LeetCode 1518. Water Bottles Java Solution

Problem Description

• Problem: LeetCode 1518. Water Bottles

• Description: We have numBottles water bottles. We can exchange numExchange empty bottles for one new full water bottle. The goal is to calculate the maximum number of water bottles we can drink.

Approach

Idea:

• Initially, we drink all numBottles water bottles.

• After drinking, we have numBottles empty bottles.

• We exchange the empty bottles for new full bottles as much as possible. We drink these new bottles and repeat the process until we can't exchange anymore.

• We repeat this process until the number of empty bottles is less than numExchange.

• Finally, we return the total number of water bottles we can drink.

Algorithm:

1. Initialize canDrink with the initial number of water bottles.

2. While numBottles is greater than or equal to numExchange:

   1. Calculate the number of new bottles obtained by dividing numBottles by numExchange. (numBottles / numExchange)

   2. As newBottles is of type int, any fractional part is discarded.

   3. Calculate the remaining empty bottles after exchanging, which is numBottles modulo numExchange. (numBottles % numExchange)

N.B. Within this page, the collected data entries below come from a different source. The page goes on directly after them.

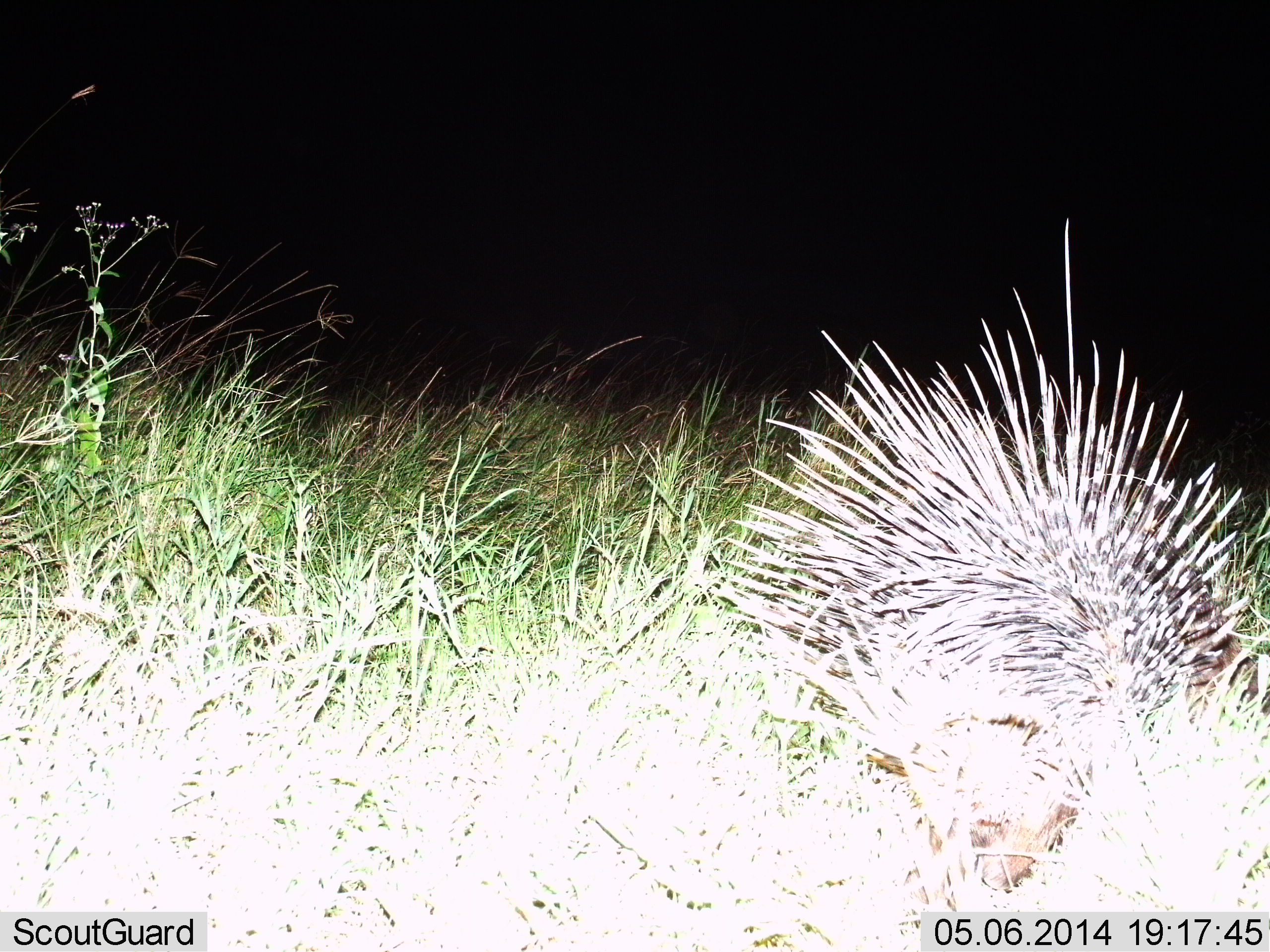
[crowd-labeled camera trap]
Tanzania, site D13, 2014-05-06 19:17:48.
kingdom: Animalia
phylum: Chordata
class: Mammalia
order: Rodentia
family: Hystricidae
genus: Hystrix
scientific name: Hystrix cristata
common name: crested porcupine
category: porcupine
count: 1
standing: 61%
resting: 8%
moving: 27%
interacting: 2%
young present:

   4. Add the number of new bottles to canDrink.

   5. Update numBottles to the sum of the new bottles obtained and the remaining empty bottles.

3. After the loop ends, return the value of canDrink.

Code

class Solution {
    public int numWaterBottles(int numBottles, int numExchange) {
        int canDrink = numBottles;

        while(numBottles >= numExchange){
            int newBottles = numBottles / numExchange;
            canDrink += newBottles;
            numBottles = newBottles + (numBottles % numExchange);
        }

        return canDrink;
    }
}

Conclusion

Time Complexity:

• The number of bottles decreases with each exchange, so the loop runs at most log(numBottles) times.

• Thus, the time complexity is O(log n).

Space Complexity:

• No additional space is used, so the space complexity is O(1).